Wednesday, August 27, 2014

Forgetting the Trees

Forgetting the Trees
Noel Laflin
8-27-14


Jack Trent came to breakfast one fine August morning looking exhausted.  He nearly missed chow altogether as he was very late.  His uniform was crumpled and his hair in disarray by the time he tried to nonchalantly slide into a table filled with other staff members. There was a wild and distant look about him, which actually wasn’t unusual for Jack lately.  He just looked a bit wilder that day as he absently brushed a few pine needles off his shoulder.

“I dreamed that I forgot to put out all of the trees this morning,” he mused, playing with the rock-hard oatmeal sitting before him.  “I can’t believe that I did that.  Man, were people pissed off.”

I looked out the old dining hall windows just to make certain that the forest was still there. Giant oaks and pines greeted my gaze all across the parade ground.

“Jack,” I began, “everything seems to be in place out there.”
 
“I know,” he hissed, trying valiantly to break apart his cereal.  “I did get most of camp done - got a few outlying areas to finish up though.

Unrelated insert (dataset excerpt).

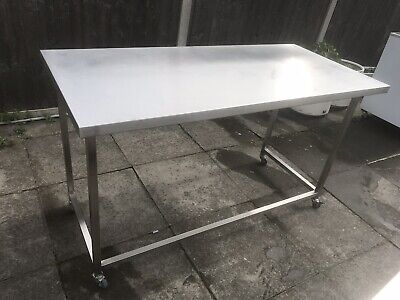 stainless steel commercial table Prep Etc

I just need some calories here to keep me going and then head out to finish the job.  Pass the coffee there, will ya?”

“So, your dream job,” passing the coffee pot over to my friend, “is to put out all of the trees every day before anyone notices?” I chuckled, pushing aside my own cereal and while trying to butter some very cold toast instead.

“Yeah,” he said a little distractedly. ”This dream is starting to hit me every night lately – it’s always the same: take in all the trees each evening and then put them back out the next morning before the campers wake up.  But today I over slept and was suddenly awakened by these kids tapping on my tent, demanding to know where their part of the forest had gone.  They were pretty mad too.  Hey, hand me the sugar, will ya?”

Jack was taking his ecology conservation directorship pretty seriously this summer and I believe it was starting to show.  He’d even recently moved his sleeping quarters just outside the old nature center.  Said it put him closer to the action. But, poor Jack was starting to become a little delusional by my way of thinking. He was just in need of a few nights of good sleep, minus the dreaming I figured.

“Well, Jack,” I said, trying my best to humor him.  “I’m sure you’ll get the job done.  Would sure be tough trying to find our way to Deep Creek today if the woods were all screwed up?  How would we spot the trail markers, huh?”

Jack suddenly looked pained.

“Deep Creek,” he moaned.  “Shoot! I gotta run.”

And with that, the man bolted out of the old mess hall and made a bee line due west.

A group of campers and I missed lunch that day.

It seems we got lost on the way to my favorite swimming hole.  It took forever to find our way there and back.  Half the trail-marked trees seemed to have disappeared overnight.